Siemens spin-off Siemens Energy advanced 3.5%
after proposing a 0.10 euros per share dividend on strong free
cash flow gains.
"We've seen strong earnings which have been fueling rallies
over the last few weeks, but there are concerns about firms'
performance towards the end of the year - how this may start to
cede and dampen their ability to push higher if prices continue
to rise," said Daniela Sabin Hathorn, markets analyst at IG.
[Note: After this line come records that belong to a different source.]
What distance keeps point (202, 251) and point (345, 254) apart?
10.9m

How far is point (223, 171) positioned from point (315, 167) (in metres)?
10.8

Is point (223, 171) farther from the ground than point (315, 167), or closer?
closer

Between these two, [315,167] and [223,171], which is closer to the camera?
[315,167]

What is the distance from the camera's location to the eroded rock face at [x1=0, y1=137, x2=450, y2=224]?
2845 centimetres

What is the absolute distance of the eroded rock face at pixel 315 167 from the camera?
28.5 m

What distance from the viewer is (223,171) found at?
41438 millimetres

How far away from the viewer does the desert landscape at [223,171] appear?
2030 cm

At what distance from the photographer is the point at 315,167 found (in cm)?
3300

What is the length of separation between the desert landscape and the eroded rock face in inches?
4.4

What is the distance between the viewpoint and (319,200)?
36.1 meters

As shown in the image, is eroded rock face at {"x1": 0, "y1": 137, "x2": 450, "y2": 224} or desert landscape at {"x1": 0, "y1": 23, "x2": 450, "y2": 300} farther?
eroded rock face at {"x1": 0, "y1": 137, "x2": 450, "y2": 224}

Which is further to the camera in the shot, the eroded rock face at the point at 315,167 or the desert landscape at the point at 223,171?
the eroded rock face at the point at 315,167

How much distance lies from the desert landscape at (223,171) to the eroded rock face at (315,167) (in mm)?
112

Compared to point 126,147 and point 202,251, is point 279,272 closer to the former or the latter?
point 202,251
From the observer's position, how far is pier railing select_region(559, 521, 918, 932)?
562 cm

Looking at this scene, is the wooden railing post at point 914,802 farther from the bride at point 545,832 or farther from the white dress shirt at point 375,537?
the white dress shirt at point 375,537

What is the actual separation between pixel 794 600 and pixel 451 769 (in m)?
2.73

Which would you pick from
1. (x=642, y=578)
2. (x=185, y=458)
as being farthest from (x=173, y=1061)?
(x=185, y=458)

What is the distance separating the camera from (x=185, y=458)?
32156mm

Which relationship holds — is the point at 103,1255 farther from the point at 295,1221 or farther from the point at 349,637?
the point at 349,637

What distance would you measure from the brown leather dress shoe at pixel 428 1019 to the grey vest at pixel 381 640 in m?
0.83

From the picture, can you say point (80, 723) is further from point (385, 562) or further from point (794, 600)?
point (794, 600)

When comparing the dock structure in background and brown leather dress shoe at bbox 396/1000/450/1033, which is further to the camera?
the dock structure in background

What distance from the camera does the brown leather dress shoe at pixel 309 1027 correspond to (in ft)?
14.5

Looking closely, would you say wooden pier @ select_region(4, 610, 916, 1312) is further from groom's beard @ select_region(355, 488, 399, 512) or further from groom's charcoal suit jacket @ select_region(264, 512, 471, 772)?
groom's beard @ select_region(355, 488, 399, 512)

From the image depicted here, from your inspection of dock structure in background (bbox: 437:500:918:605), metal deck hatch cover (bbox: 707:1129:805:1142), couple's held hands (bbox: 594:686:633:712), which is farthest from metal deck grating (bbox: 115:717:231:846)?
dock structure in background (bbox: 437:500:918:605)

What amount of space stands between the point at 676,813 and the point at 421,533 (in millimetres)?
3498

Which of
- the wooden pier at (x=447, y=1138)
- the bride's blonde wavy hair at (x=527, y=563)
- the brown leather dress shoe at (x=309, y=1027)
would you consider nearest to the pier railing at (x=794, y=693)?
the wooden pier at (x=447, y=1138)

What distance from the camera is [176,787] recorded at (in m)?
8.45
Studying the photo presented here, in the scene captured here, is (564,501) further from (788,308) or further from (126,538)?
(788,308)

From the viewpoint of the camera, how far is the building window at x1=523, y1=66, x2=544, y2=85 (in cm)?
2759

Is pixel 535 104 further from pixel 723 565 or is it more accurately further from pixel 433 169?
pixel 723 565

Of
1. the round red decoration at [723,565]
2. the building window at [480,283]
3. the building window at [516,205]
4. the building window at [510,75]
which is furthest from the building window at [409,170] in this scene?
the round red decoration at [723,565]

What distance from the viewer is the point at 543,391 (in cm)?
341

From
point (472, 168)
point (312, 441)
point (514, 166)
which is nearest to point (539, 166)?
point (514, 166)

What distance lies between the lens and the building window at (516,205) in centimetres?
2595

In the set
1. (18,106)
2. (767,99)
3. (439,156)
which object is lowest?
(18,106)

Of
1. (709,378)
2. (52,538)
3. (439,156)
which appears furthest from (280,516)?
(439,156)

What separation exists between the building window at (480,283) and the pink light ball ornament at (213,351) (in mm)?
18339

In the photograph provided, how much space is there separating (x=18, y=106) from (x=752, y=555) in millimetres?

"Until we see a decisive move from central banks to change
rates and show strength on their concerns about taming
inflation, equity markets are going to remain strong."
Profits of companies listed on the STOXX 600 are expected to
jump 60.7% in the third quarter to 104.4 billion euros ($120.7
billion) from a year earlier, new Refinitiv data showed, a
slight improvement from last week's 57.2% estimate.
Bank stocks rose 0.5%, tracking a rise in bond
yields after data showed U.S. inflation rose more than expected.
Precious metal miners also gained as gold prices benefited from
increased hedging against inflation.
Technology stocks were the biggest decliners for the
day, losing 1.3%. Semiconductor maker Infineon
slipped 1.2% even after beating quarterly sales estimates, as
investors fretted over a global chip shortage.
Online food delivery stocks HelloFresh and Just
Eat Takeaway.com slipped 0.4% and 3.3%, respectively,
after U.S. peer DoorDash said it would buy
Finland-based rival Wolt Enterprises in a deal valued at about 7
billion euros ($8.09 billion).
British retailer Marks & Spencer surged 16.5% to the
top of the STOXX 600 after exceeding first-half profit forecasts
and hiking its full-year outlook.
But the overall personal & household goods sector
fell 0.4%, dragged down by a 3.7% fall in Adidas
after the German sportswear firm trimmed its 2021 forecasts due
to sourcing disruptions and a challenging China
Luxury stocks, including Kering, Hermes,
Moncler, LVMH, and Burberry fell
between 1% and 2.5% after data showing a rise in Chinese factory
inflation fueled concerns over stagflation in the country,
which is a top buyer of luxury goods.